_Text to read_:
◇ ◇ ◇ ◇ ◇

The Arizona football team begins its 2013 season against Northern Arizona at Arizona Stadium on Aug. 30, which is 61 days away. From now until then, this Web site will count down the days with facts about the Wildcats, their players, coaching staff and opponents. This is not a ranking, only a list of 100 facts and observances related to the 2013 Arizona football team and coach Rich Rodriguez.
Starting all 16 games last season for Chicago for the second consecutive year, Lance Briggs became the 13th former Arizona player to play at least 10 years in the NFL.
“In football terms, I’m considered an old man, but it’s fine,” Briggs told the CBS-TV affiliate in Sacramento recently while conducting one of his youth camps there. “I am able to prepare for another football season.
“We’ll make a run for the Super Bowl and I’ll do it as long as I can. As long as I hold value in the NFL and they feel I am a player who can produce and compete, I’m gonna do it.”
Briggs has played 156 of a possible 160 games in the regular season for Chicago in his career. He has also played in all six postseason games for the Bears during his tenure, including Super Bowl XLI in 2007 against Indianapolis.
Despite all the years, the games, the ability to play through pain, Briggs said in the television interview that he feels “sharper” heading into his 11th season (the interviewer mistakenly said Briggs is heading into his 12th season).
“I feel better than I did five years ago,” Briggs said. “I understand things better than I did a year ago. As long as I compete at a high level, I’ll be able to take advantage. … all of us older guys will be able to take advantage of the knowledge we bring with us throughout the years.

◇ ◇ ◇ ◇ ◇

_Excerpted records_:
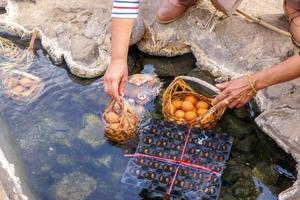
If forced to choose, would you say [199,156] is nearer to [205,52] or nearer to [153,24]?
[205,52]

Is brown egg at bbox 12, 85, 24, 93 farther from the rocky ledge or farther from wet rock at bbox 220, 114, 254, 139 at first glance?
wet rock at bbox 220, 114, 254, 139

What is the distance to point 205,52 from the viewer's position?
416cm

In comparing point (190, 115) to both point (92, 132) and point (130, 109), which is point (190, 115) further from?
point (92, 132)

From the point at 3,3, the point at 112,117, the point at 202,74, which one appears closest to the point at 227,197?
the point at 112,117

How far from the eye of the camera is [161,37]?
426cm

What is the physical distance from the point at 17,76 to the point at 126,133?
1.20 meters

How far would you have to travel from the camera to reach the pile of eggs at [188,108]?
352cm

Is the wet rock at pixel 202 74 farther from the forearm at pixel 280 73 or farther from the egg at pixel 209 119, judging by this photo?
the forearm at pixel 280 73

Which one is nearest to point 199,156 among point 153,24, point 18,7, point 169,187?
point 169,187

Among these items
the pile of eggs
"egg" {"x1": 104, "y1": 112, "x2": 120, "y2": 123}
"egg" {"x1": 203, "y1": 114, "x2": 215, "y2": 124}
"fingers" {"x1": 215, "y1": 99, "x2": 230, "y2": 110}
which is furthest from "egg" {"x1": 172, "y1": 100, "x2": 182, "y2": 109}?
"egg" {"x1": 104, "y1": 112, "x2": 120, "y2": 123}

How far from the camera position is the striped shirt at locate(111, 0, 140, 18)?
115 inches

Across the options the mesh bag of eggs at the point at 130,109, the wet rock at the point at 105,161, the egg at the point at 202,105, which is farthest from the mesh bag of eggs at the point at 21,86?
the egg at the point at 202,105

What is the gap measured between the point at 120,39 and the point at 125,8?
0.66ft

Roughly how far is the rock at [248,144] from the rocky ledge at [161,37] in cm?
28
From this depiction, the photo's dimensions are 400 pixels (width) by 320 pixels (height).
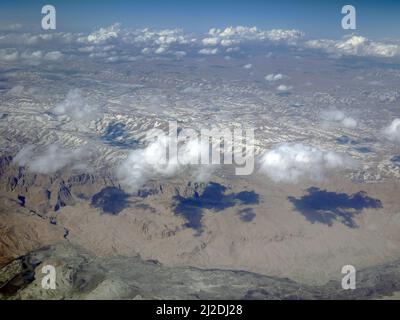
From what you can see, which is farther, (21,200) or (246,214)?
(21,200)

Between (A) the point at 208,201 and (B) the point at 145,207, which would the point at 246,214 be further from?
(B) the point at 145,207

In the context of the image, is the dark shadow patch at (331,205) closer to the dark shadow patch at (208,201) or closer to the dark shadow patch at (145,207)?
the dark shadow patch at (208,201)

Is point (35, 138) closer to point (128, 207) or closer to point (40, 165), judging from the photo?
point (40, 165)

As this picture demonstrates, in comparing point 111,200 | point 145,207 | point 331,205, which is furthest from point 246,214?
point 111,200

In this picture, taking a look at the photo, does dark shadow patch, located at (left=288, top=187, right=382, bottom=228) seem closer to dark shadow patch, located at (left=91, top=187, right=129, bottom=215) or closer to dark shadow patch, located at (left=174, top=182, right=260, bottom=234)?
dark shadow patch, located at (left=174, top=182, right=260, bottom=234)

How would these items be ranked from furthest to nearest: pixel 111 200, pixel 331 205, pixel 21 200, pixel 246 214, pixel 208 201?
pixel 331 205, pixel 21 200, pixel 208 201, pixel 111 200, pixel 246 214

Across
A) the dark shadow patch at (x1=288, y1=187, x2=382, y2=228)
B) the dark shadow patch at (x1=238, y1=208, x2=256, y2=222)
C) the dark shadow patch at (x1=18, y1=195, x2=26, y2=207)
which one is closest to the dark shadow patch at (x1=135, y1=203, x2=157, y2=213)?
the dark shadow patch at (x1=238, y1=208, x2=256, y2=222)
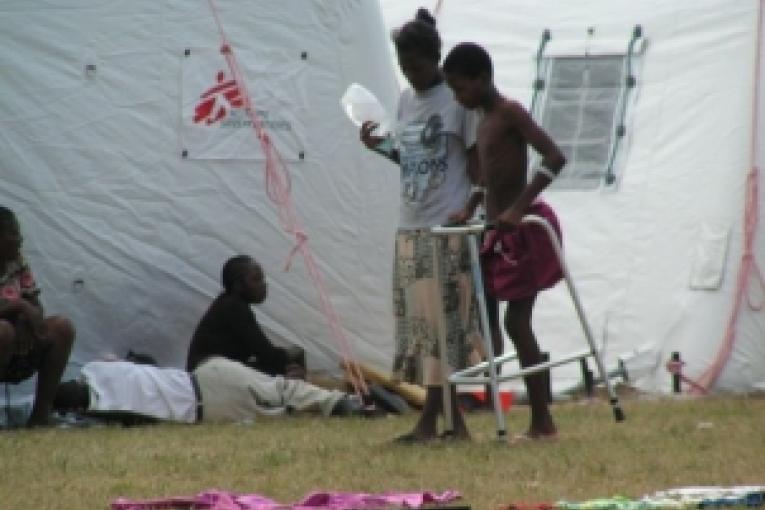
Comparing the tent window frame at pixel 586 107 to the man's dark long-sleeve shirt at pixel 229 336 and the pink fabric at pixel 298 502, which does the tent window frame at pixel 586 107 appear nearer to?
the man's dark long-sleeve shirt at pixel 229 336

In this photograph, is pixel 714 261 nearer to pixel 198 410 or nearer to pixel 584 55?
pixel 584 55

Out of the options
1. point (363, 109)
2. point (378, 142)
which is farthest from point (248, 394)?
point (378, 142)

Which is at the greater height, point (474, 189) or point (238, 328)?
point (474, 189)

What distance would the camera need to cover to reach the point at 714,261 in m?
11.5

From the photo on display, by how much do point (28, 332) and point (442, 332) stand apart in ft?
7.83

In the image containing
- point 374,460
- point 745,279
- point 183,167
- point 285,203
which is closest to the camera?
point 374,460

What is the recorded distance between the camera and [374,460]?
7539mm

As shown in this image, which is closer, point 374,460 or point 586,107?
point 374,460

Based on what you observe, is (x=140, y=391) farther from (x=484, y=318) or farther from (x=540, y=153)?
(x=540, y=153)

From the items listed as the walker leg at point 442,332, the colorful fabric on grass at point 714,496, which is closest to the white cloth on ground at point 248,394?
the walker leg at point 442,332

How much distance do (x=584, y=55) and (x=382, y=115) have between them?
13.3ft

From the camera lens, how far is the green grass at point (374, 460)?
663 cm

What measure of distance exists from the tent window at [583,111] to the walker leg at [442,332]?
4.07 metres

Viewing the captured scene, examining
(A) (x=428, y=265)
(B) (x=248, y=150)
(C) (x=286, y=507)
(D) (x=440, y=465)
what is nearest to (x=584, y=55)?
(B) (x=248, y=150)
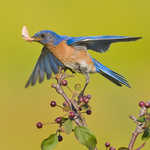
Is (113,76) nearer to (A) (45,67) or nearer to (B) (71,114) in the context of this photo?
(A) (45,67)

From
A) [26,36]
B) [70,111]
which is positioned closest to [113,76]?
[26,36]

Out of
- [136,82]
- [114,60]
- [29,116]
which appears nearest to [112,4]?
[114,60]

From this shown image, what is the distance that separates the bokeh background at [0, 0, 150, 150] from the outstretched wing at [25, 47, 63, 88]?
94.9 inches

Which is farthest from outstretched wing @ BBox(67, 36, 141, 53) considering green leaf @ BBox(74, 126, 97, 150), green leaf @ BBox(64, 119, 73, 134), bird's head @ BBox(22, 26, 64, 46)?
green leaf @ BBox(74, 126, 97, 150)

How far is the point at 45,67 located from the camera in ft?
18.3

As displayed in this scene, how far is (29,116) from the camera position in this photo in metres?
9.10

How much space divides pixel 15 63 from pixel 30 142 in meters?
3.16

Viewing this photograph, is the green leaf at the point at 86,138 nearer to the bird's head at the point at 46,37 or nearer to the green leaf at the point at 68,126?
the green leaf at the point at 68,126

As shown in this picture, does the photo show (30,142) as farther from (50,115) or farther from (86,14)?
(86,14)

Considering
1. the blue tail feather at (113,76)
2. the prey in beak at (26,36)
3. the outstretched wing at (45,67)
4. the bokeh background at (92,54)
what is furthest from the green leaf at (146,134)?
the bokeh background at (92,54)

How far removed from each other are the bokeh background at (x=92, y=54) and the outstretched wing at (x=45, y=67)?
2.41 meters

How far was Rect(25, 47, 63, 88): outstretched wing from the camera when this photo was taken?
213 inches

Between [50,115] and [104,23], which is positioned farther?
[104,23]

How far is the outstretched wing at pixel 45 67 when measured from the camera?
5.41m
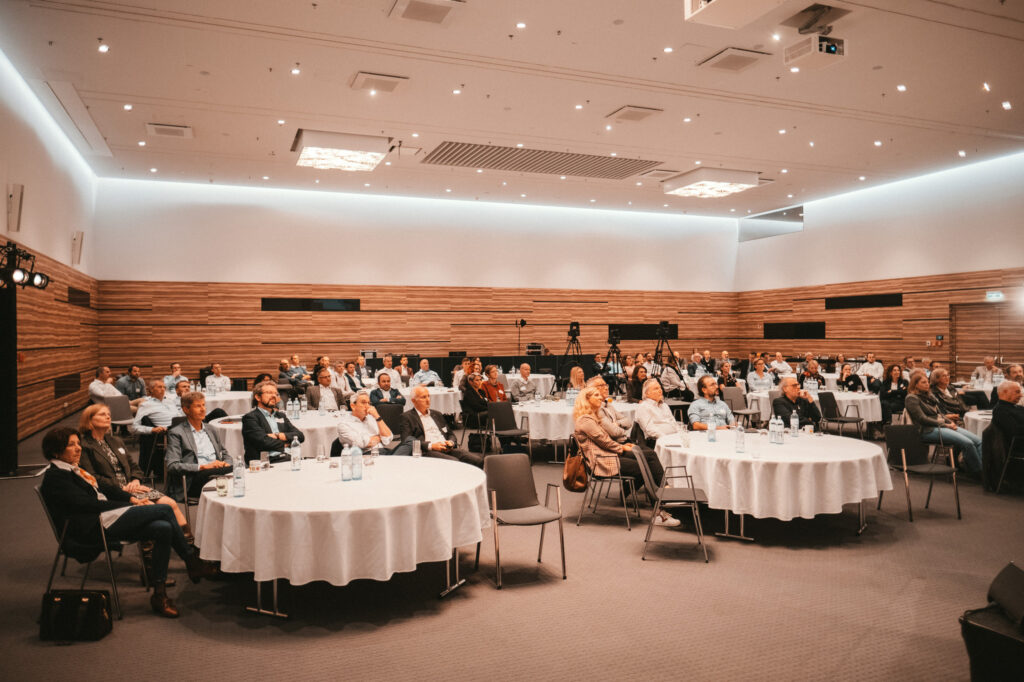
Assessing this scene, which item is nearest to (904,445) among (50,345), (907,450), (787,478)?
(907,450)

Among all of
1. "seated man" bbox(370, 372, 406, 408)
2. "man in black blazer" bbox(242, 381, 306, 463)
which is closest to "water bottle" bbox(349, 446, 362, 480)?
"man in black blazer" bbox(242, 381, 306, 463)

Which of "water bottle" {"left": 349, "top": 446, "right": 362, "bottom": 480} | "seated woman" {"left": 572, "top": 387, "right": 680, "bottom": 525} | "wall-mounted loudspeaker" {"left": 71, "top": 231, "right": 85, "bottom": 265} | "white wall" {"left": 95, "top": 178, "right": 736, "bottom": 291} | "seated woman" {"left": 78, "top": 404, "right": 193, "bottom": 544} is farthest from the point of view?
"white wall" {"left": 95, "top": 178, "right": 736, "bottom": 291}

◇ ◇ ◇ ◇ ◇

_Challenge_:
Answer these from the Arizona football text.
(a) Which opponent does Arizona face to open its 2013 season?
(b) How many regular-season games has Lance Briggs played for Chicago, and out of how many possible?
(c) Which team did Chicago play in Super Bowl XLI?

_Answer for this exercise_:
(a) Northern Arizona
(b) 156 of a possible 160
(c) Indianapolis